In practice, long-term individual psychotherapy is the cornerstone of most treatments for BPD. Howard et al. showed that borderline patients require longer-term therapy to achieve benefits than do other types of patients. Hoke found that those who remained in stable psychotherapy for 2 or more years showed more improvement than those who used therapy more intermittently. Several controversies exist in the vast literature on psychotherapies for borderline patients, but areas of agreement also exist. From this literature, the following areas of agreement regarding essential components of treatment can be identified:
• Providing a stable treatment framework
• Having highly active and involved therapists
• Establishing a connection between the patient’s actions and feelings
• Identifying adverse effects of self-destructive behaviors
• Paying careful attention to countertransference feelings
In addition to these areas of consensus, very strong evidence indicates that, regardless of the therapeutic approach or the therapist’s level of experience, most individual psychotherapies end with the borderline patient’s dropping out. This is usually a result of the patient’s sense of being misunderstood or mistreated but is also often caused by antagonism toward therapy on the part of the patient’s significant others.

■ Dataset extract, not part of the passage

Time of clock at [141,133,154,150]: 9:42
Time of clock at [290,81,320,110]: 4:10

Based on the literature and our clinical experience, the following five simple principles are useful:
1. Therapists should identify, confront, and treat a comorbid substance abuse disorder or clear-cut major depression. Follow-up studies suggest that resolution of a comorbid substance abuse disorder may greatly improve the course of the BPD.

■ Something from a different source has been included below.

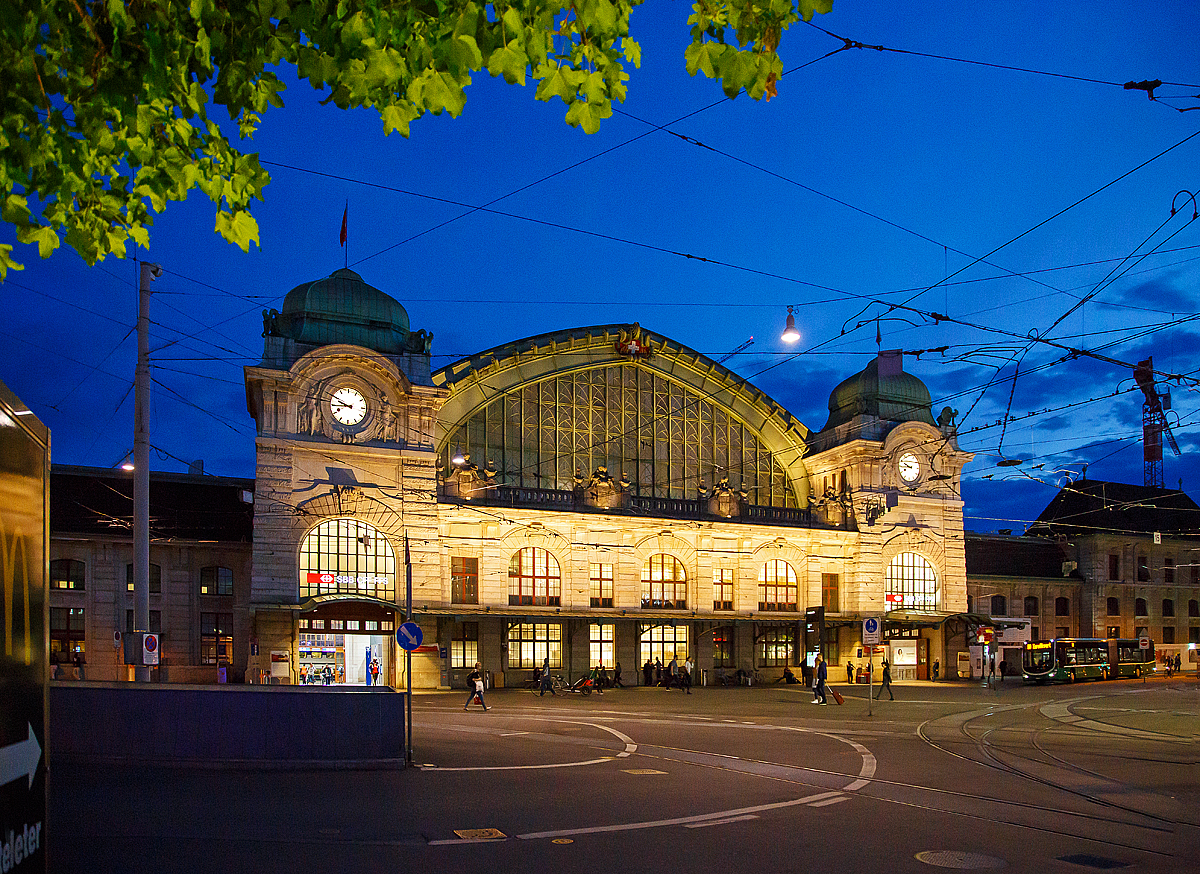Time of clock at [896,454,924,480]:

2. Clinicians need to develop a means for differentiating nonlethally motivated self-harm from true suicidal intention. Studies have shown that the lifetime risk of suicide in borderline patients is quite high (about 10%), and for the subsample with major affective disorder and untreated alcoholism, this rate may be considerably higher. Most of the time, however, the borderline patient’s thoughts or threats of suicide do not result in attempts; if they do, the attempts are not potentially lethal.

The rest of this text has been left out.